======== Source data ========

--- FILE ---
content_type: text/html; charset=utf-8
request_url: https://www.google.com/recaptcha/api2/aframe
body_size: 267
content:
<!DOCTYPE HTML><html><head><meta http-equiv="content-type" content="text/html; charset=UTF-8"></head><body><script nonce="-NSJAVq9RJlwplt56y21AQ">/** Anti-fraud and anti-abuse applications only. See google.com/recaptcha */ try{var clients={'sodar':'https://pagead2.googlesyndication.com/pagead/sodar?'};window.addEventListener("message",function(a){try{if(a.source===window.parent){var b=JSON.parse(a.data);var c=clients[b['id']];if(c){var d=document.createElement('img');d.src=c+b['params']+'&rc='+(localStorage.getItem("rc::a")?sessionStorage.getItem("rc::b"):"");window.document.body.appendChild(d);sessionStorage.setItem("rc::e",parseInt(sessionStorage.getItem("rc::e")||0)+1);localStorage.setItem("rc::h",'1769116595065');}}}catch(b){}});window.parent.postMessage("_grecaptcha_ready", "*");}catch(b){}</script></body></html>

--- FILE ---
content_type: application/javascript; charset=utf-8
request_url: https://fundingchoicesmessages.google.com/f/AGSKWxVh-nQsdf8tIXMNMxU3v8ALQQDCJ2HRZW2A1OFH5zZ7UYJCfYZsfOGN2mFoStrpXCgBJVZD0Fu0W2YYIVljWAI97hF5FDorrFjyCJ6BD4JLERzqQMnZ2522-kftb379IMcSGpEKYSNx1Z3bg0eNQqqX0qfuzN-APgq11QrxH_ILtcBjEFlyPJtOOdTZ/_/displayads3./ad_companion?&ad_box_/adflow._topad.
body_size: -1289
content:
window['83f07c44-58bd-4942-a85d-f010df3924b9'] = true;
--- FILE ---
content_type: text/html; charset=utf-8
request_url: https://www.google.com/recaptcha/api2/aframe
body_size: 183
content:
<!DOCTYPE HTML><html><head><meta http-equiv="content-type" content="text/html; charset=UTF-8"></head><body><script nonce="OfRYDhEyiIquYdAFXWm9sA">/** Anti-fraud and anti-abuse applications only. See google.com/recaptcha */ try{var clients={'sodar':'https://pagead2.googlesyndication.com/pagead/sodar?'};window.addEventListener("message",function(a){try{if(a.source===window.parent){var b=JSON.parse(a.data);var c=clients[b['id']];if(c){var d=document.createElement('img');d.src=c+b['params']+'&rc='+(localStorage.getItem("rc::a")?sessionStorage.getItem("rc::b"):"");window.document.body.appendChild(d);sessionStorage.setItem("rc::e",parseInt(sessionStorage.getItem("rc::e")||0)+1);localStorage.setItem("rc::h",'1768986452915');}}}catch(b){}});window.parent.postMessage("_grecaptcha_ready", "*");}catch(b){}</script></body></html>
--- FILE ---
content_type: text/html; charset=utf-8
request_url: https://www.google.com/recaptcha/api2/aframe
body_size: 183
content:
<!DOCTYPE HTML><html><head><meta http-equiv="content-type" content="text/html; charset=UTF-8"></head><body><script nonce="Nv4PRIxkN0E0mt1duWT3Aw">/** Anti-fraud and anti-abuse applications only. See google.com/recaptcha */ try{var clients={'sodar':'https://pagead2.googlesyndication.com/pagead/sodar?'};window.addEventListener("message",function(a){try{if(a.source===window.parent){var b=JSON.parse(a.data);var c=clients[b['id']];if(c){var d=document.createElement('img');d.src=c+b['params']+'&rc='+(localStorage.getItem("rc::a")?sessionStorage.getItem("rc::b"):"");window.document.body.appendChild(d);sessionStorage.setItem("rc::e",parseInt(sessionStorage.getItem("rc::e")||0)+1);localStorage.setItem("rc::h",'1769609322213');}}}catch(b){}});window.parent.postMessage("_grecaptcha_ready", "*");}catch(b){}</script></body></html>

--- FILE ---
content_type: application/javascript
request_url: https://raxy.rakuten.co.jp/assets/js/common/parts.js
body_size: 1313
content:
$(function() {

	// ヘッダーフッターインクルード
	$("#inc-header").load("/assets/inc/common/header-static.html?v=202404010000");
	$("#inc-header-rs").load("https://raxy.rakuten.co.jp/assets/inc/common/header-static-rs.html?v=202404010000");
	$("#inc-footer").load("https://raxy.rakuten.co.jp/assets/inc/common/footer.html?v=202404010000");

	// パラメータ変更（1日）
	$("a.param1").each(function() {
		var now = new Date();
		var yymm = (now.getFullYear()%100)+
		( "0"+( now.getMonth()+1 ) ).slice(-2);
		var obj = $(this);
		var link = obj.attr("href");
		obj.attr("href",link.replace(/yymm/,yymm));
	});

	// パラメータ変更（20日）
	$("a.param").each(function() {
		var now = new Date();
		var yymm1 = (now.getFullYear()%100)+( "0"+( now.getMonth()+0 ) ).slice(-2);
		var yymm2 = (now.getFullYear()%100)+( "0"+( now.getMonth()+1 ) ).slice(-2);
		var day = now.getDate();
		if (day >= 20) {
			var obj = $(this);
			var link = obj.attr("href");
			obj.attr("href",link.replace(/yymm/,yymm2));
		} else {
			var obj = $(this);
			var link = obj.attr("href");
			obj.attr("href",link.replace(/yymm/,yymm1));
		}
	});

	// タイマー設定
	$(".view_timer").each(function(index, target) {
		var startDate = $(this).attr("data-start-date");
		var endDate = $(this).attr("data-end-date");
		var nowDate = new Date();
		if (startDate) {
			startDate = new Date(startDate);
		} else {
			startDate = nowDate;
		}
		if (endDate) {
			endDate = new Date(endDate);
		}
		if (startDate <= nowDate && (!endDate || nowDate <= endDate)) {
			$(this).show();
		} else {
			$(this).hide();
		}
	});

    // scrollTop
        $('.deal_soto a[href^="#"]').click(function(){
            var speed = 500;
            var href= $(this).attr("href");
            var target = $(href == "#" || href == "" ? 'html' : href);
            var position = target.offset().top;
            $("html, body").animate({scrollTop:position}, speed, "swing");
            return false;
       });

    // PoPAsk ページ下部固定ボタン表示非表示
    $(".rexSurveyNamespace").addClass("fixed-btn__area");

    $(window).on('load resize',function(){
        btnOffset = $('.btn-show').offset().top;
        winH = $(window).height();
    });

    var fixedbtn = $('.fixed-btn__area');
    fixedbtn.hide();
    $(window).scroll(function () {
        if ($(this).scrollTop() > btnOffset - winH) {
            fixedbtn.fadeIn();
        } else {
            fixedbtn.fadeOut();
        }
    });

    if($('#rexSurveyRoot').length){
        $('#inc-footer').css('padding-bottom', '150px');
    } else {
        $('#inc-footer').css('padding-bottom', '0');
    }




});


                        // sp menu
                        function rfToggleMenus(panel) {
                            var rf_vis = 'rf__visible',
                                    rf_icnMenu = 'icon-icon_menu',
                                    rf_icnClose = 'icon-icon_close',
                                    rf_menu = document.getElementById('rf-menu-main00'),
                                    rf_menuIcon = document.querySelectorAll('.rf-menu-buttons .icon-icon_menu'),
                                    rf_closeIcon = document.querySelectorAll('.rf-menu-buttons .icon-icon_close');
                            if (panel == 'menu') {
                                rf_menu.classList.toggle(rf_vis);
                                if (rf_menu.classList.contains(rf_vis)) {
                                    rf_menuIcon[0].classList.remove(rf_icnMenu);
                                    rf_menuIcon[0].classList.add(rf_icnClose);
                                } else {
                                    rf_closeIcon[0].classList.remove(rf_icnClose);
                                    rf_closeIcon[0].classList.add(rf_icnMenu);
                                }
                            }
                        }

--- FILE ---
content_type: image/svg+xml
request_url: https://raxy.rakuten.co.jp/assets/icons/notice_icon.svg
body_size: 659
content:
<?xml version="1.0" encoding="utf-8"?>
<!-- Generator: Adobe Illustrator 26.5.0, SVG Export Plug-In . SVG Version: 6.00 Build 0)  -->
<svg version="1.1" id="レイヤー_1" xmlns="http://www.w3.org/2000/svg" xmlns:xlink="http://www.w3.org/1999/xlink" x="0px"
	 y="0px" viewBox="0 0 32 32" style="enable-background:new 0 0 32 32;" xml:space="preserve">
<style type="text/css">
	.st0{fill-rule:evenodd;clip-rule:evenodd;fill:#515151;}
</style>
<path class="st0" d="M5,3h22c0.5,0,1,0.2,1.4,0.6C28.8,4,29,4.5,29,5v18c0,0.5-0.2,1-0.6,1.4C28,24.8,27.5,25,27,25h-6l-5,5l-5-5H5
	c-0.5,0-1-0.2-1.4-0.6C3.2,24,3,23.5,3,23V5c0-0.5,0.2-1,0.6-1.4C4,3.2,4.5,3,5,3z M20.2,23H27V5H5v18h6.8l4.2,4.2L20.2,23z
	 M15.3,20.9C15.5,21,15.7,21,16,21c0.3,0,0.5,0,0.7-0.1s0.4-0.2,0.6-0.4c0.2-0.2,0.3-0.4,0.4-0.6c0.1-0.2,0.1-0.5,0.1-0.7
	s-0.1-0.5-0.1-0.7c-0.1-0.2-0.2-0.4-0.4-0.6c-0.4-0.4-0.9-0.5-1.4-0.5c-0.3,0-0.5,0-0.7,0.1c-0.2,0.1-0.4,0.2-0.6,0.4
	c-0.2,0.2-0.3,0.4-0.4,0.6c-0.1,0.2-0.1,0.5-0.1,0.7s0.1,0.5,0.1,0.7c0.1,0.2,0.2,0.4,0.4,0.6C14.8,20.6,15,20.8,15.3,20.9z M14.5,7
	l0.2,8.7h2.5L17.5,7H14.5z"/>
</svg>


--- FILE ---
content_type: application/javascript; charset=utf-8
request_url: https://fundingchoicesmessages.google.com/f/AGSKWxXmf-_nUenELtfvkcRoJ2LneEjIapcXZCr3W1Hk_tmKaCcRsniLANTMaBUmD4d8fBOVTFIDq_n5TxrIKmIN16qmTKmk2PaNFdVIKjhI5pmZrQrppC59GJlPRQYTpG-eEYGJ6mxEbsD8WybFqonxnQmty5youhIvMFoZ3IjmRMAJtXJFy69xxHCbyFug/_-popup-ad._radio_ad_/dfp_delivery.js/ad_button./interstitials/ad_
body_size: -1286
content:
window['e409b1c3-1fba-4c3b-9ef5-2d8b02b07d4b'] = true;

========

**What needs to be done**
Find the word "fixedbtn" in the entries. Copy each line that holds it.

**Finished task**
    var fixedbtn = $('.fixed-btn__area');
    fixedbtn.hide();
            fixedbtn.fadeIn();
            fixedbtn.fadeOut();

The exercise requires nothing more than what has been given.